* [DATA LISTING]:
^^^^

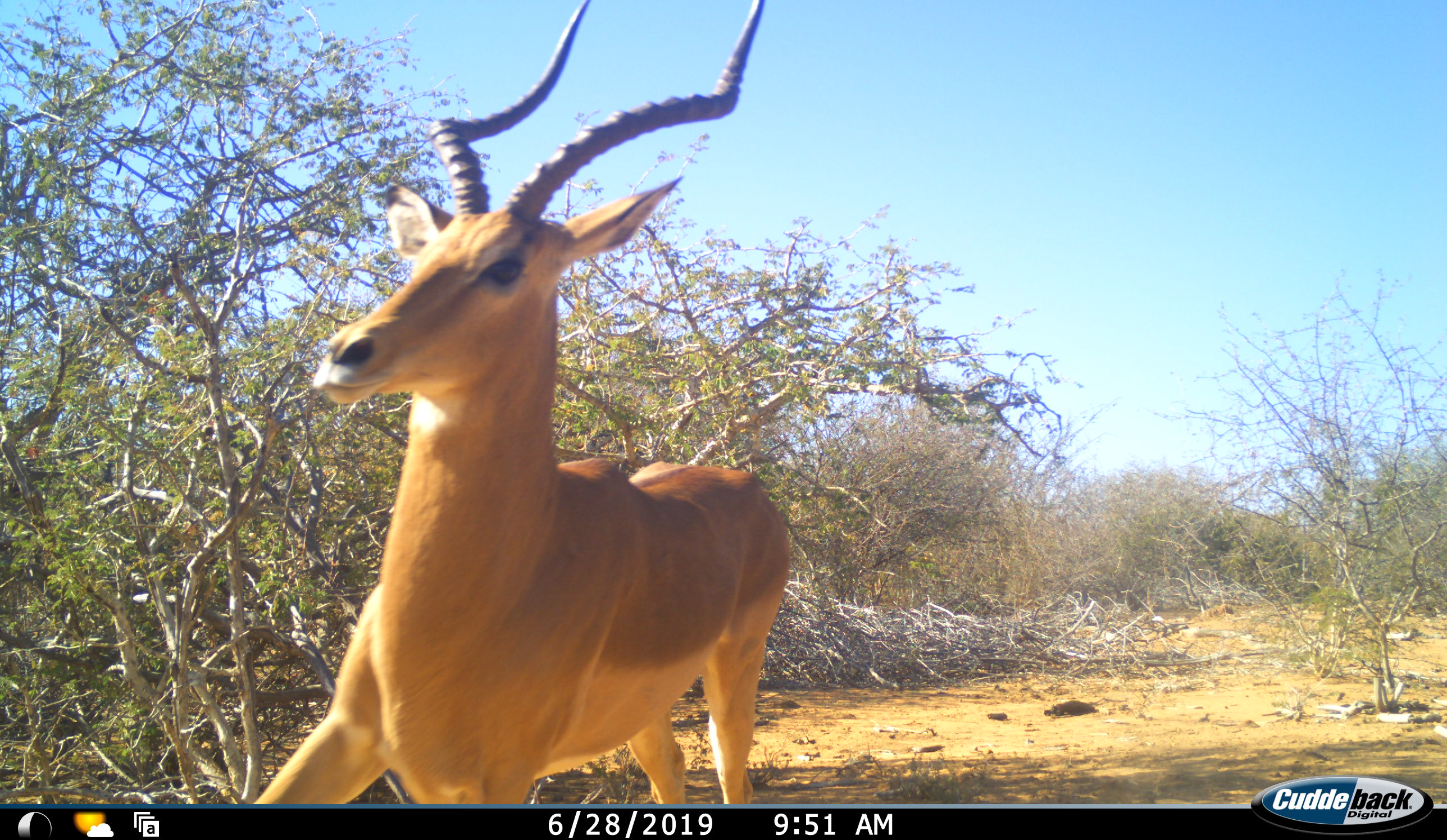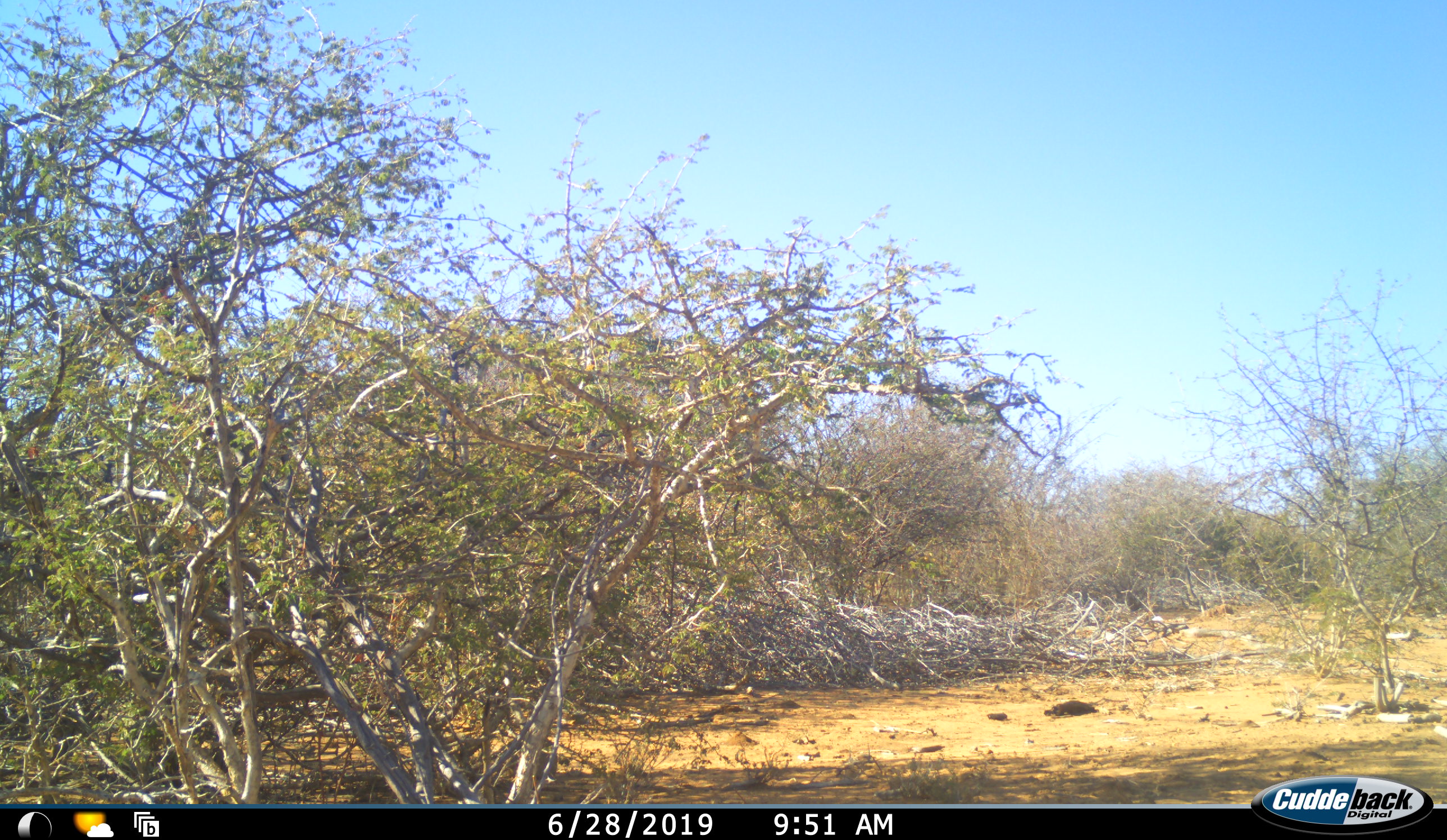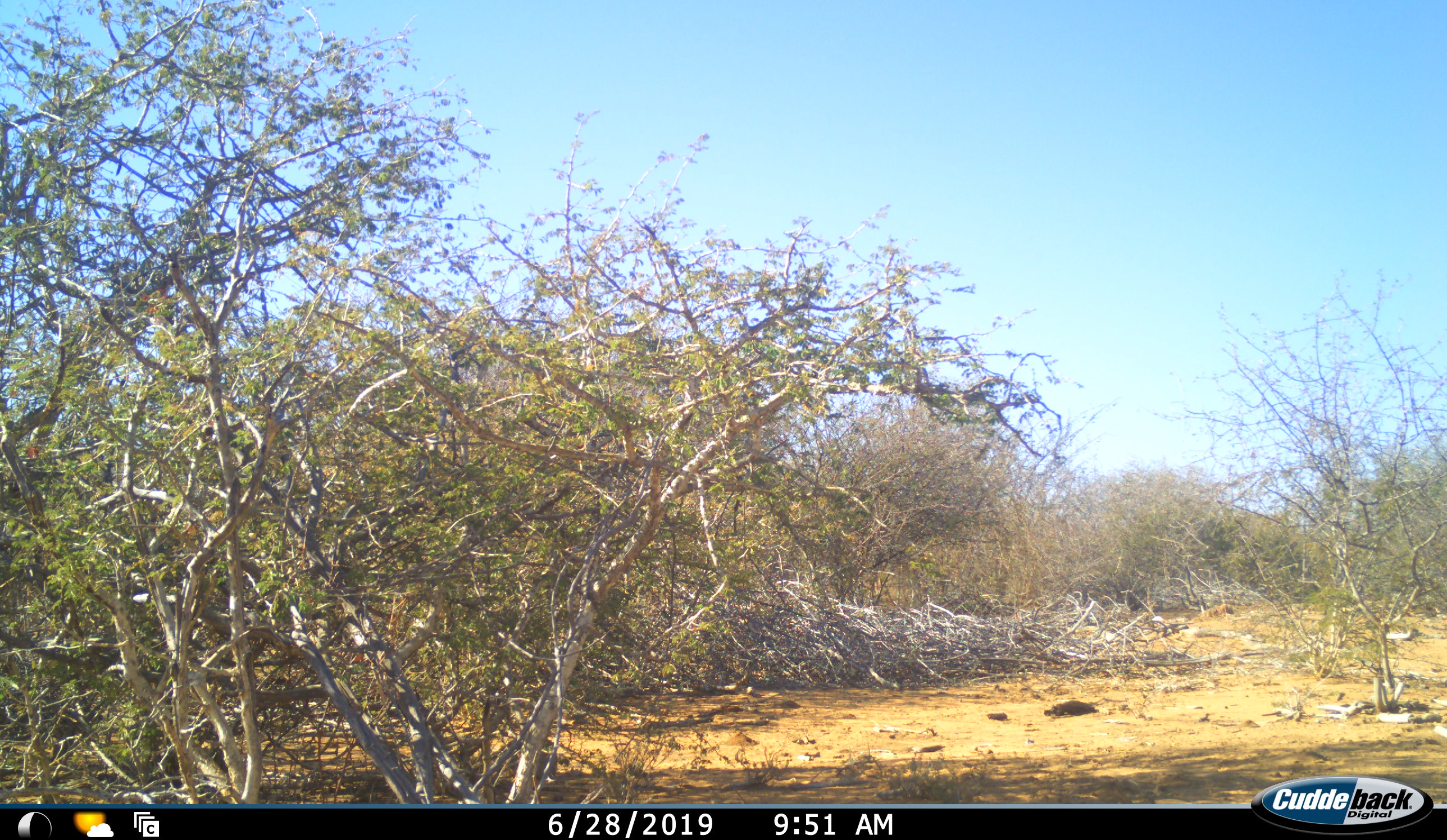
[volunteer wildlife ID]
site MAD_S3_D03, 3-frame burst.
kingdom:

^^^^

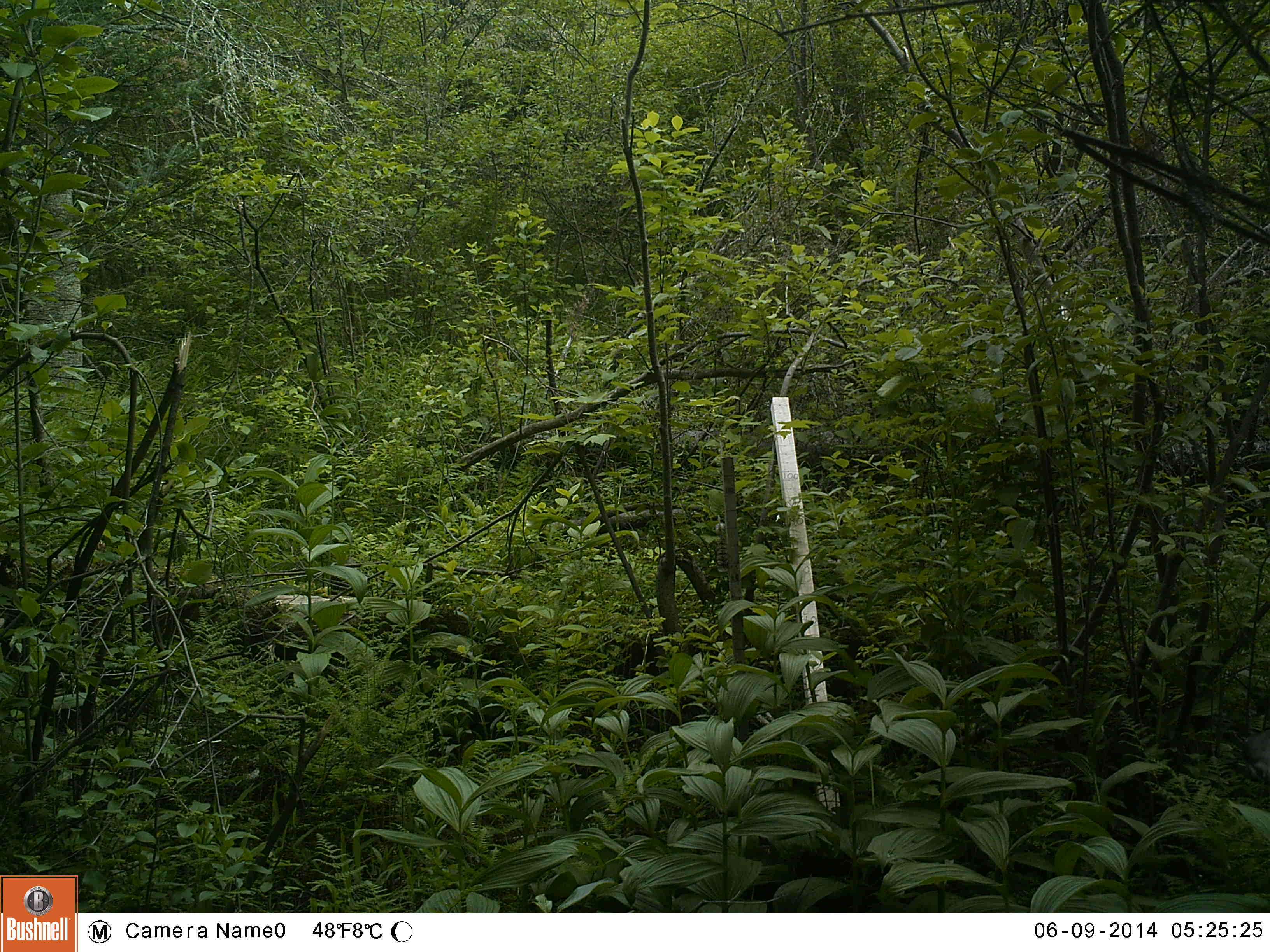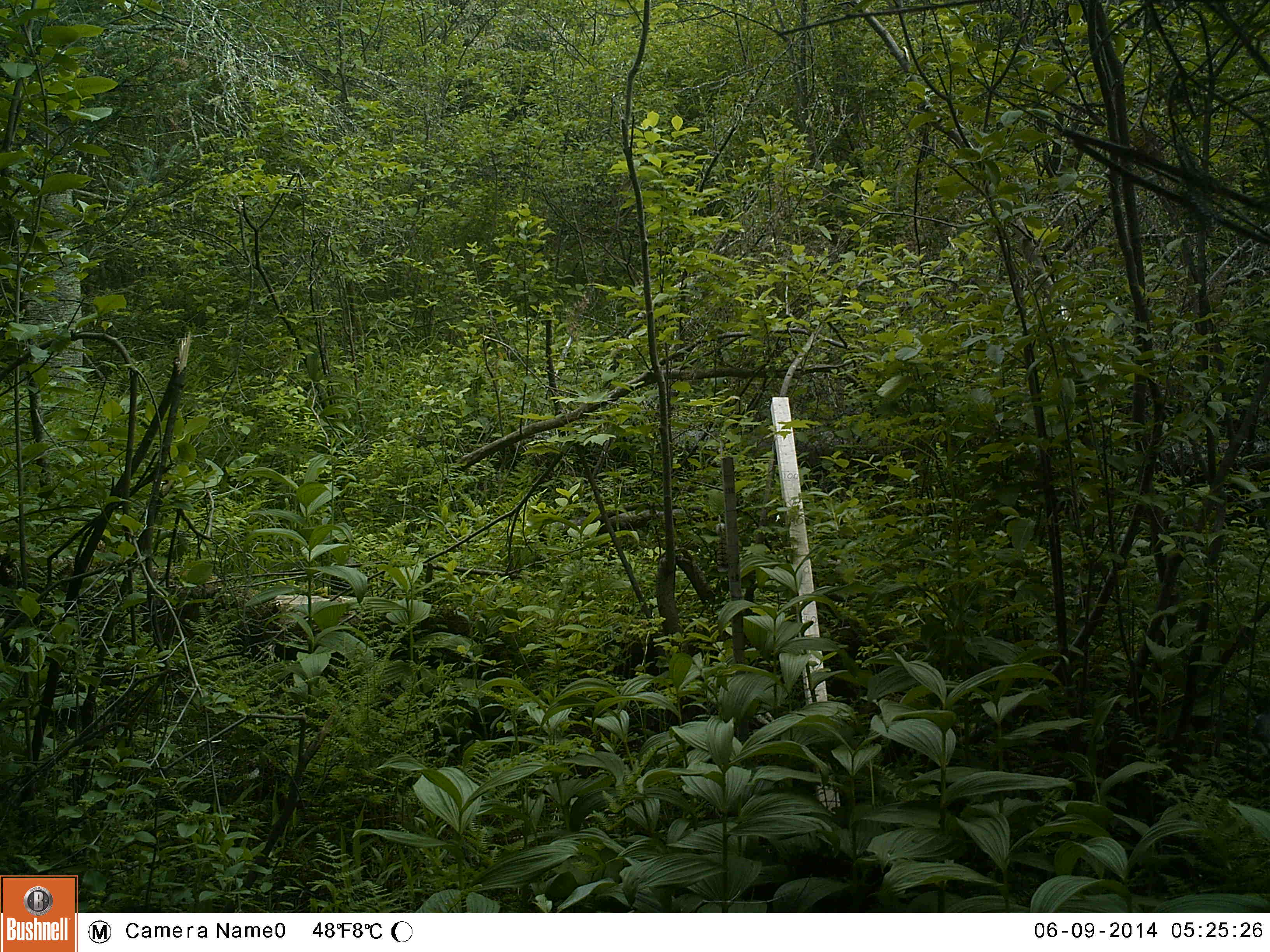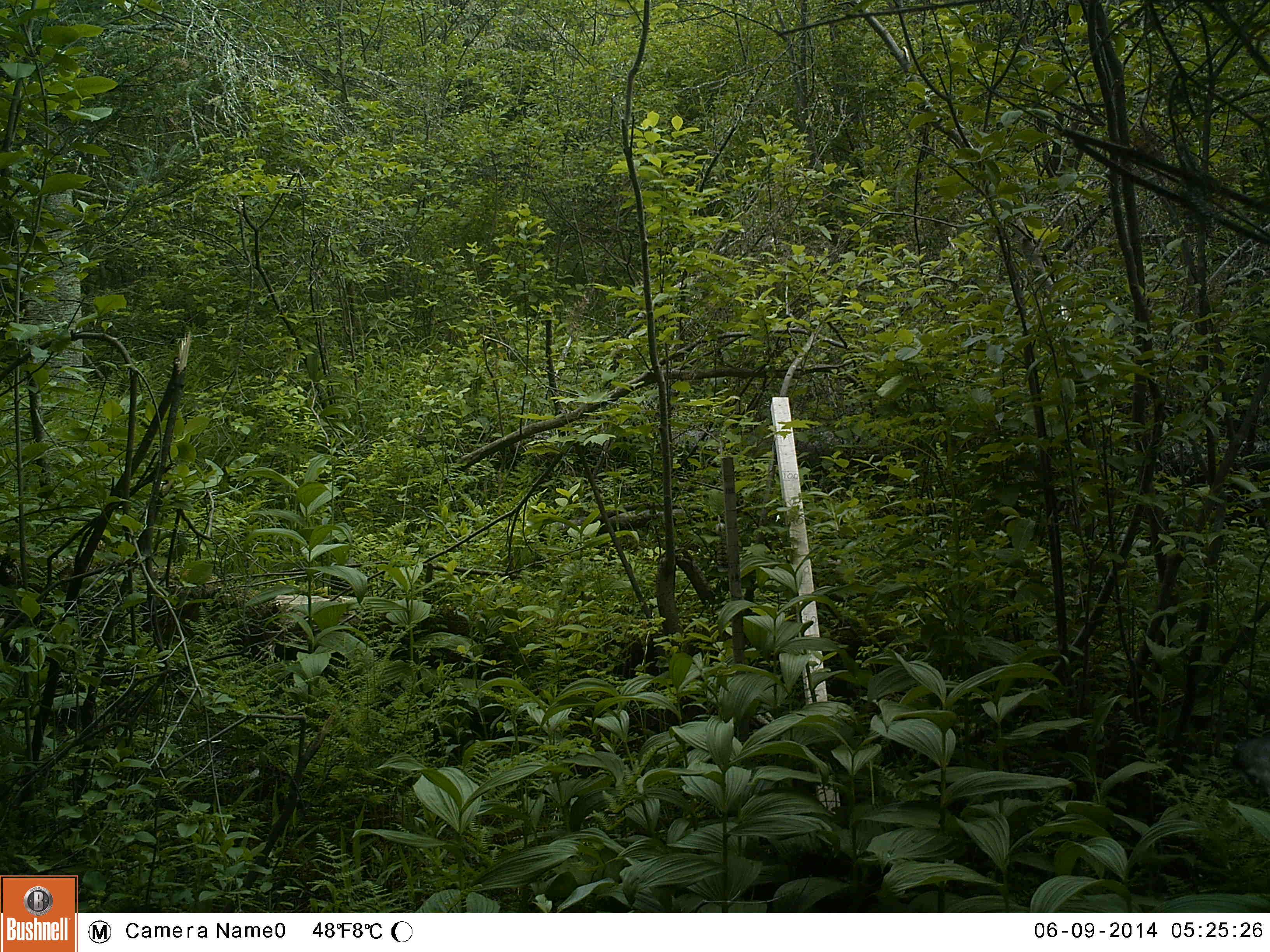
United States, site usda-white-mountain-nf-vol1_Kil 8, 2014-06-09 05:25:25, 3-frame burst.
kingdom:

^^^^

* [WHAT IS BEING ASKED]: Whenever a line in the entries holds the word "frame", copy that line.

* [YOUR RESPONSE]:
site MAD_S3_D03, 3-frame burst.
United States, site usda-white-mountain-nf-vol1_Kil 8, 2014-06-09 05:25:25, 3-frame burst.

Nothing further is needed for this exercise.